[start Source text]
Thursday, July 16, 2026

EV Battery Recycling Faces an Economic Crisis, Report Finds

Valyrian News Network 5 min read

EV Battery Recycling Faces an Economic Crisis, Industry Report Finds

For many electric vehicle batteries, the cost of recycling now exceeds their value — a fundamental economic mismatch that threatens to undermine the environmental benefits of the EV revolution. According to a new report from NPR, salvage yard operators across the United States are struggling with batteries that nobody wants, even recyclers, as the industry confronts a rapidly shifting chemistry landscape.

The LFP Paradox

At the heart of the problem is the rise of lithium iron phosphate (LFP) batteries. These batteries are cheaper, safer, and longer-lasting than traditional nickel-cobalt-manganese (NMC) alternatives — qualities that have made them the dominant EV chemistry globally. The International Energy Agency reports that LFP batteries now account for over 55% of global EV battery deployment, up from roughly 50% in 2024.

But LFP batteries contain no cobalt or nickel — the high-value metals that traditionally made battery recycling profitable. David Klanecky, CEO of Cirba Solutions, a major U.S. battery recycler, put it bluntly: “There’s really no value in recycling iron phosphate, unfortunately.”
[end Source text]
[start Extracted records]
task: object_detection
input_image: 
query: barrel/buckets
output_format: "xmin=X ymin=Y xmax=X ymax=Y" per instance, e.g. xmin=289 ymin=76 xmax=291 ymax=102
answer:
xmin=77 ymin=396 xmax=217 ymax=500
[end Extracted records]
## Exercise requirements:
How would the EV battery recycling article continue after David Klanecky's remark about iron phosphate? Write the next part.

## Task response:
Salvage Yards in the Crosshairs

The economic strain is most acute at small salvage yards. Brian Bachand, CEO of Westover Salvage Yard in Massachusetts, has a Tesla battery sitting on a shelf that he cannot sell. The only recycling quote he received was negative $1,800 — meaning he would have to pay to have it taken away. “This is a liability,” Bachand told NPR. “No one’s paying me for it. I have to pay to get rid of it.”

Across the state, Thomas Andrade of Everett Auto Parts considers himself lucky to break even on hybrid battery recycling. “The good thing with these is, they’ll at least take them at no expense,” he said.

Frederick Bloomfield, an analyst at Benchmark Mineral Intelligence, quantifies the problem: LFP batteries in North America carry a “gate fee” of $1.50 to $2.00 per kilogram for recycling. Since EV batteries can weigh a ton or more, salvage yards face hundreds of dollars in costs just to have an LFP battery accepted for recycling.

A System Built for the Wrong Chemistry

Recycling facilities in the United States were built expecting a steady stream of nickel- and cobalt-rich batteries. The rapid shift to LFP has left them “ill-prepared,” according to Bloomfield. A perspective published in npj Materials Sustainability notes that disassembly remains the “critical bottleneck” for industrial-scale recycling, as battery packs are designed for performance, not easy dismantling.

Most EV batteries currently recycled in the U.S. are factory scrap — defective batteries rejected by quality control — rather than end-of-life batteries from old cars, because EV batteries are lasting longer than anticipated. But as more EVs reach the end of their lifespans, the volume of retired batteries will surge. The Nature article projects over 1.2 million EV batteries will be retired annually by 2030, rising to 14 million per year by 2040.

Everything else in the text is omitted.